For Red Bull fans, it comes at a great time. The Knicks just lost out on LeBron James, and the fans are looking for any reason to cheer right now.
The 32-year-old Henry makes his move to the Red Bulls after a disappointing season 2009-10 season where struggled with Barcelona and played sparingly during France’s ill-fated run at the FIFA World Cup.
To some of those playing overseas, the MLS has become a natural place for those who once flourished to either try and capture that lost magic, or make some extra cash. It’s tough to tell if such a prejudice is a positive thing. An argument for the good would be that players are recognizing the MLS as a legitimate, competitive league.
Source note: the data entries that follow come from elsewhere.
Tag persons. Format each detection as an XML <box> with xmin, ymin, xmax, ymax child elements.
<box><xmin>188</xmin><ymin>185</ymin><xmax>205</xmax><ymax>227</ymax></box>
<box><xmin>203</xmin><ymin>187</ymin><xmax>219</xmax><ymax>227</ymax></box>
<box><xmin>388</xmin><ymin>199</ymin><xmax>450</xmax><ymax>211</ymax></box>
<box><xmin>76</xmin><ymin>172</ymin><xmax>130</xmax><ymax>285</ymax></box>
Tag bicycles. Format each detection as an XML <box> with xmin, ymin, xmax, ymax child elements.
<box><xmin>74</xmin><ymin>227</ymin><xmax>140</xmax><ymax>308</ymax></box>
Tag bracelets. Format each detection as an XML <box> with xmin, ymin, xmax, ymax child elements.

The money that these players are attracting and, will attract, is of course, another positive.
On the other side of the argument, you could say that the MLS doesn’t want to be a “graveyard” and would rather be a new, up in coming league that will one day compete with the bigger leagues in the world.
As of now, though, the argument is certainly leaning to the former.
Success takes time and it doesn’t happen overnight. In regards to the MLS, additions of players like Henry and Seattle’s Freddie Ljungberg and Blaise Nkufo are examples that have only helped the league.